*** Supplied material Section Begins ***

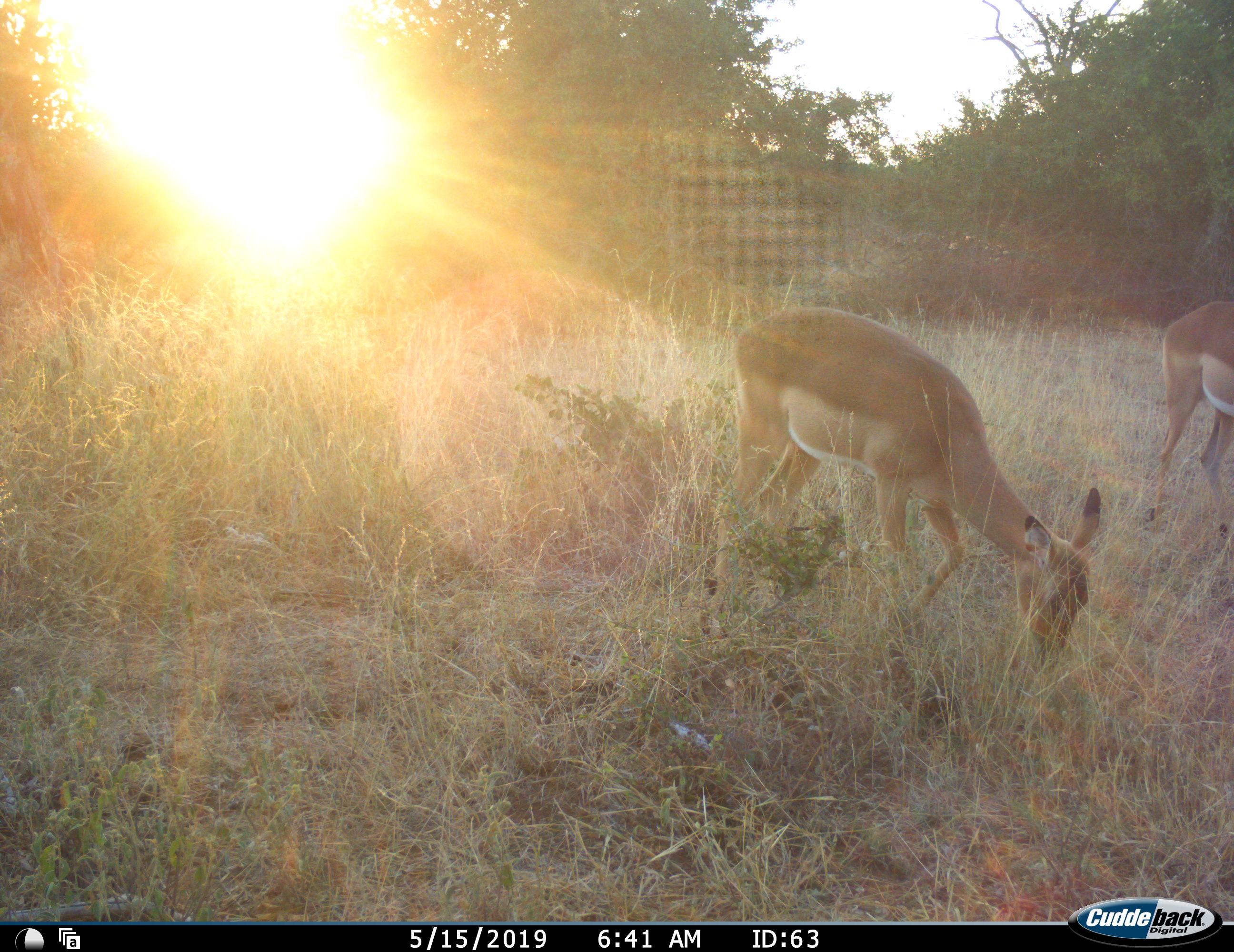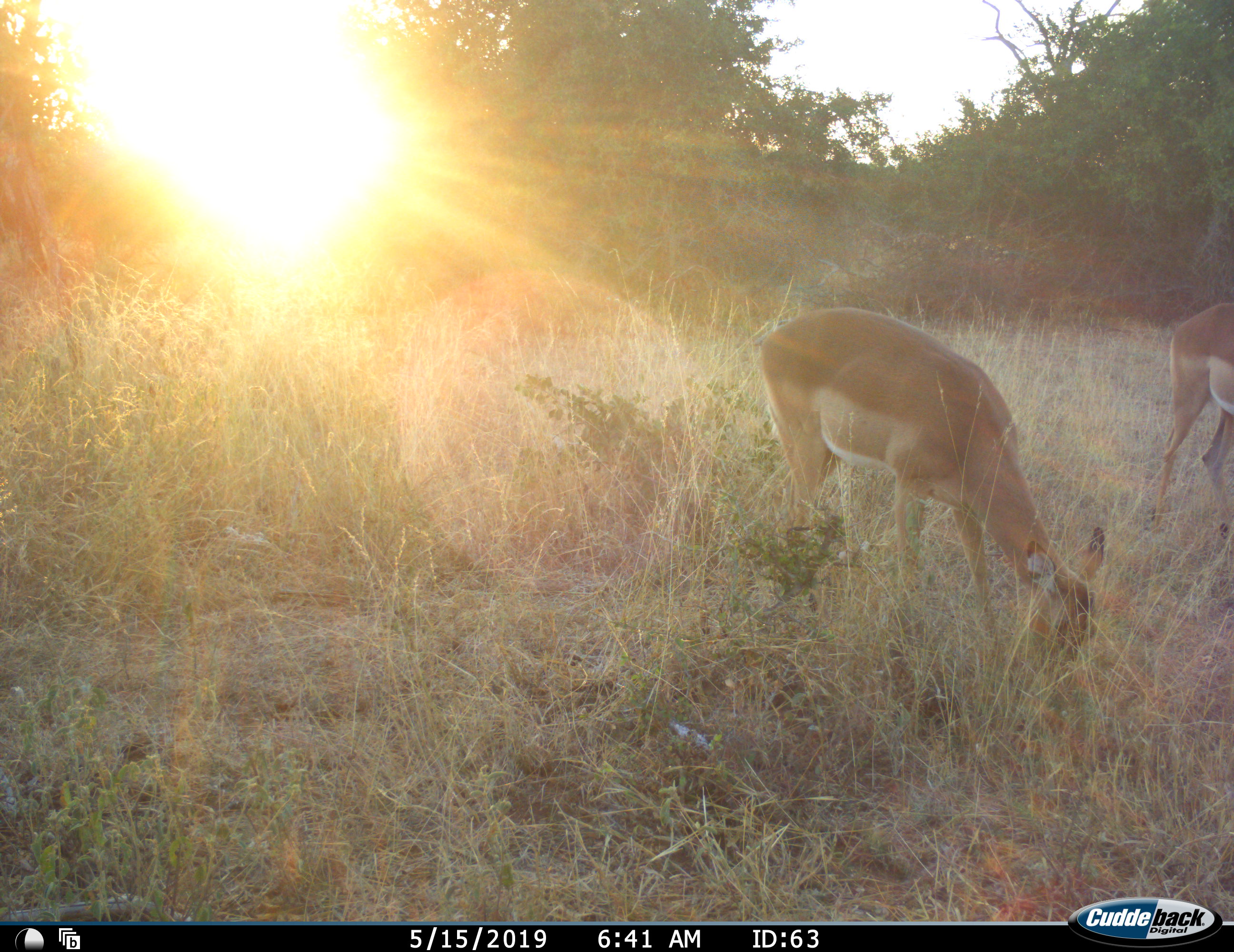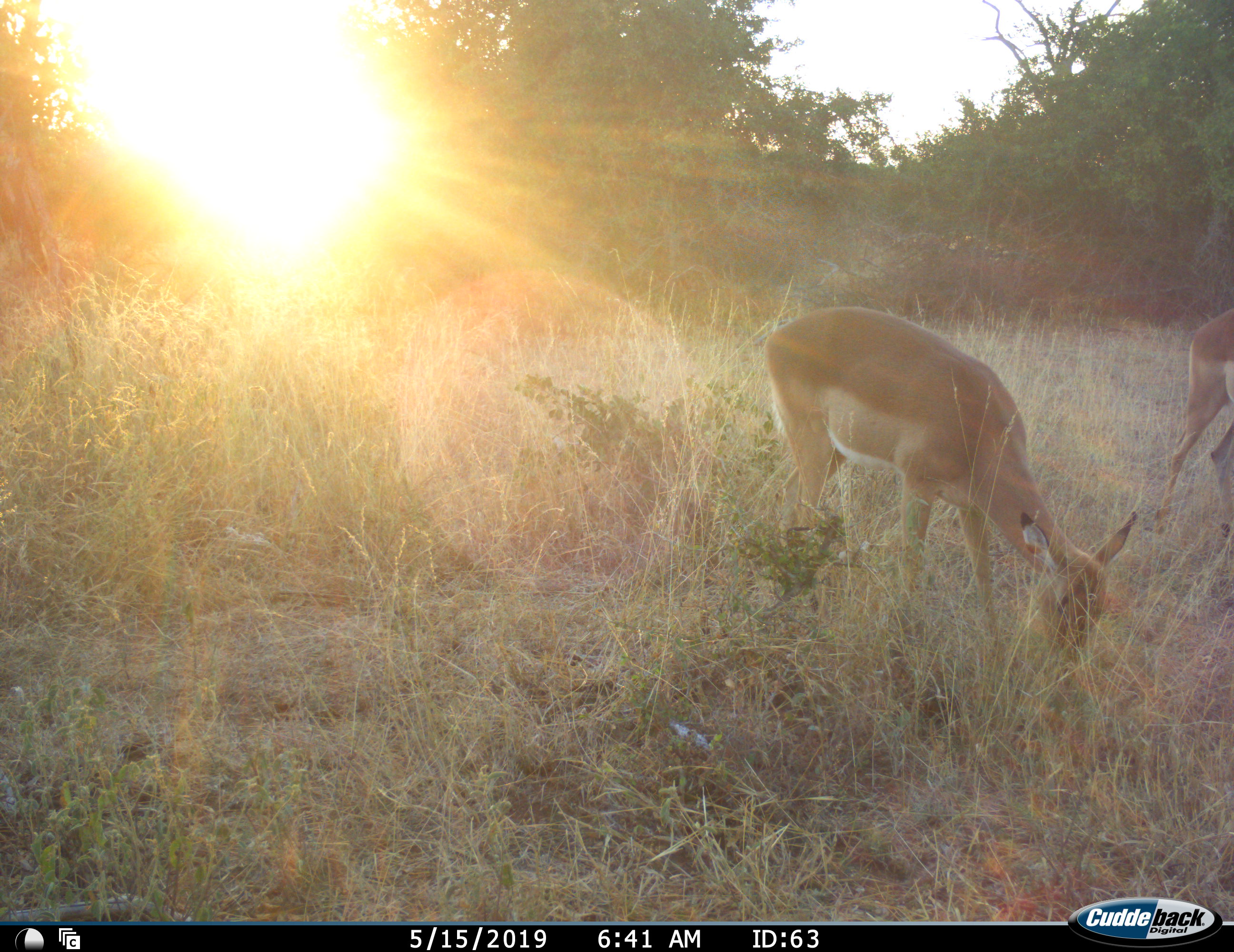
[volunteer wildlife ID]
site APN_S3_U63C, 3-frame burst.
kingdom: Animalia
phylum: Chordata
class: Mammalia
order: Artiodactyla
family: Bovidae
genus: Aepyceros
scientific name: Aepyceros melampus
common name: impala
Impala (Aepyceros melampus), count 2. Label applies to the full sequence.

*** Supplied material Section Ends ***

Work required
For every entry, return its exact wording and leave out any image.

Result
[volunteer wildlife ID]
site APN_S3_U63C, 3-frame burst.
kingdom: Animalia
phylum: Chordata
class: Mammalia
order: Artiodactyla
family: Bovidae
genus: Aepyceros
scientific name: Aepyceros melampus
common name: impala
Impala (Aepyceros melampus), count 2. Label applies to the full sequence.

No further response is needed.